The minister leaned his left elbow on Beatrice’s nape and tapped the back of her skull with the butt of his revolver.
“Back off fellas.” The three men withdrew.
“Leave off of my wife,” James said.
“You didn’t get married. And you shouldn’t lie about your vows in God’s house unless you want something bad to happen.”
“What do you want?” T.W. said, unable to look at his convulsive daughter, his hands balled up into hard fists.
“There’s still some more guests coming. All we’ve gotta do is wait for them to show. Quiet now.”
The shocked congregation was silent. The sound that T.W. had barely discerned during Wilfreda’s playing became audible to the entire congregation—it was the rumbling tattoo of hooves.
A gunshot echoed in the distant plains, followed by another and then another.
“That’s them,” the minister said.
Oswell and Godfrey unhitched Tim Halders’s carriage; the freed brace of horses fled from the oncoming dust storm.
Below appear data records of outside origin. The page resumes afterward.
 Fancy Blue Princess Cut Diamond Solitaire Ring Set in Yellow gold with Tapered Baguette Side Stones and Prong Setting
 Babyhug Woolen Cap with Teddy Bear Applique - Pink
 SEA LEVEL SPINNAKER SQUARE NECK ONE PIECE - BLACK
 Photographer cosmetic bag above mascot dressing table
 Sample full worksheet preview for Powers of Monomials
The Danfords pulled the coach in front of the main church doors, dug their fingers beneath the lower planks and heaved; the vehicle tipped onto its side, upraised wheels spinning.
Godfrey reached his hand into the dirt, found the coil of rope buried there and yanked hard. The trunk opened, revealing the three lever-action rifles they had earlier secreted there. He grabbed the guns by the barrels.
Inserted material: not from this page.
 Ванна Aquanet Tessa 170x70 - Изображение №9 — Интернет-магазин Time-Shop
Oswell yanked the rope from the trunk lid, hurried to the church entrance and wound the cord tightly around the bronze doorknobs to discourage anyone within from poking his or her curious head out into the middle of a gunfight.
Godfrey stacked the loaded magazines beside the rifles on the bulge of the overturned carriage.
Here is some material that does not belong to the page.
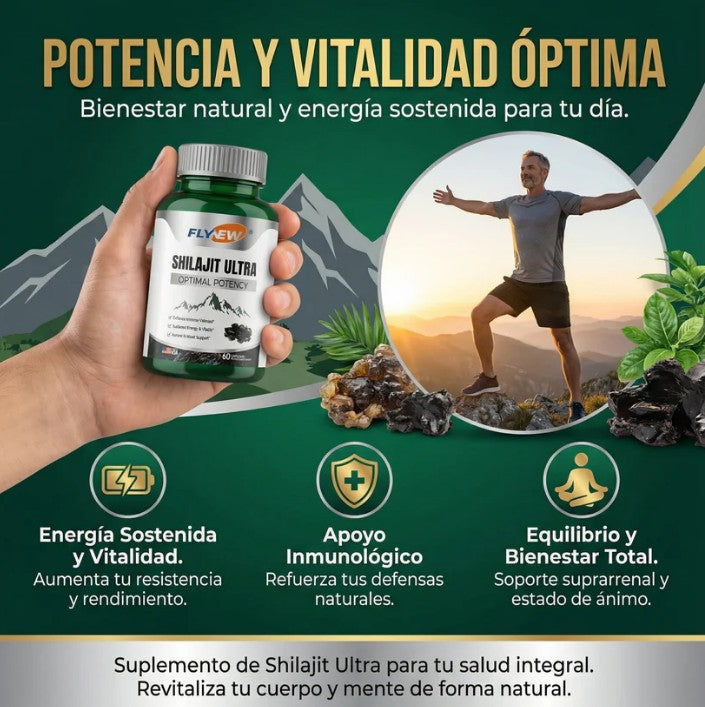 Publicidad Shilajit Ultra: mano sostiene frasco verde Flynew, hombre practica yoga al amanecer, tres beneficios listados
Oswell snatched the pair of binoculars from the trunk and shut it. The rancher looked east: the gazebo and everything beyond it was obliterated by the dust storm, now only two hundreds yards off.
Godfrey said, “I hope Dicky got some of them.”
“I recognized the sound of the lever-action. He got some shots off.”
“He didn’t run out on us.”
“He didn’t.”
The Danfords, all but their heads shielded by the tipped-over carriage, watched the oncoming storm and waited.
“I didn’t expect anything like this,” Godfrey said. “I can’t believe he did all this just to get back at us.”
“He might have more than just revenge on his mind.”
Godfrey ruminated for a moment and said, “Maybe we were fools to think we could outsmart a fellow like Quinlan at his own setup.”
“We didn’t have choice. We couldn’t leave this mess to Lingham.”
“Yeah.”
The brothers looked at each other for a moment, then looked back at the dust storm one hundred yards off.
Godfrey said, “If you make it and I don’t, will you bury me next to Ma? I said I never wanted to go back to Pineville, but I can’t think of another place for you to put me.”
“I’ll bury you there.”
“Thanks.”
They watched the maelstrom inhale the sky and the ground, a filthy eclipse.
The Danford brothers pulled handkerchiefs from their pockets and tied them over their noses and mouths. They fastened the leather cords of their hats securely beneath their chins.
The brothers snatched up their rifles and trained them upon the center of the column, pressing the stocks of their rifles deeply into their armpits. Less than fifty yards separated them from the roiling grit. Oswell felt the rumble of hooves in his stomach.
The prow of the dust storm struck the Danfords. They tilted their heads down, using the brims of their hats and the butts of their guns to shield their aiming eyes. A dark horizontal shape flickered by.
“No rider,” Godfrey said.
The Danfords withheld their fire.
The silhouette of a low-flying bird floated across the haze, the air’s usurpation by soil leaving it befuddled. A gunshot cracked; the shadow flinched and then sank from the sky, flapping only its right wing.